Squid (http://www.squid-cache.org/)
PiHole (https://pi-hole.net/)
Safesquid (https://www.safesquid.com/)
Strongarm (https://strongarm.io/)
-
@brandon220 said in Looking for recommendations on the best UTM Firewalls for SMB's...:
@nerdydad I agree 100%. Web filtering was the reason for the Sophos. For a school it works very well. What would you use for a filter behind a "normal" firewall?
@black3dynamite said in Looking for recommendations on the best UTM Firewalls for SMB's...:
@brandon220 said in Looking for recommendations on the best UTM Firewalls for SMB's...:
@nerdydad I agree 100%. Web filtering was the reason for the Sophos. For a school it works very well. What would you use for a filter behind a "normal" firewall?

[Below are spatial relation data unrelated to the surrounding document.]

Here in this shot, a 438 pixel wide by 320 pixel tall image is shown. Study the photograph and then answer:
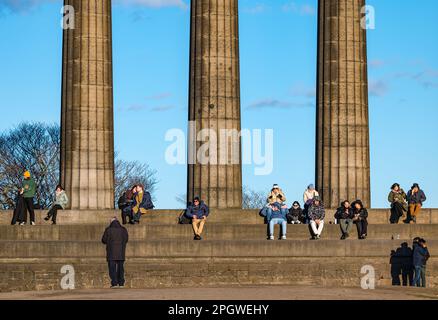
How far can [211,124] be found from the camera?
98.8 m

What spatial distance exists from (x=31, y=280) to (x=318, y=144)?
28336mm

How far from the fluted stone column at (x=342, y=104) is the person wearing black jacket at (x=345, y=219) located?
1228cm

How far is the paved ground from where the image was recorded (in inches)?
2406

Squid (http://www.squid-cache.org/)
PiHole (https://pi-hole.net/)
Safesquid (https://www.safesquid.com/)
Strongarm (https://strongarm.io/)
Just like @black3dynamite said. Squid for proxying, Pi-hole for internal DNS filtering and getting rid of ads, and Strongarm for external DNS. I've never used either Squid or Strongarm, but have heard that they are good products.
-
@nerdydad I use PiHole at home and it is great. SafeSquid looks pretty impressive. May have to fire these up in my lab and test them out.
-
I use a Watchguard XTM515 here it is very nice. You just have to sub to the parts you want, IPS, APT, etc.
There are software updates all the time. New features added all the time. Their support is great. -
@brandon220 said in Looking for recommendations on the best UTM Firewalls for SMB's...:
I tend to use Edgerouters everywhere I can. That being said - I have 2 Sophos UTMs because of the web filtering mainly. I realize you can put them in transparent mode behind another router but it seems pointless when it can do everything. The country blocking is another feature that works really well. If I needed just a firewall I would never consider them.
pfBlocker / pfBlockNG on pfSense is great. You'll have a lot fewer kids knocking if you lock out all but the few required countries where you have employees etc. Doesn't make sense for a website maybe, but works great for VPNs for example. Only downside, as with every on-site firewall, is that the traffic already went over your wire, but it helps anyway.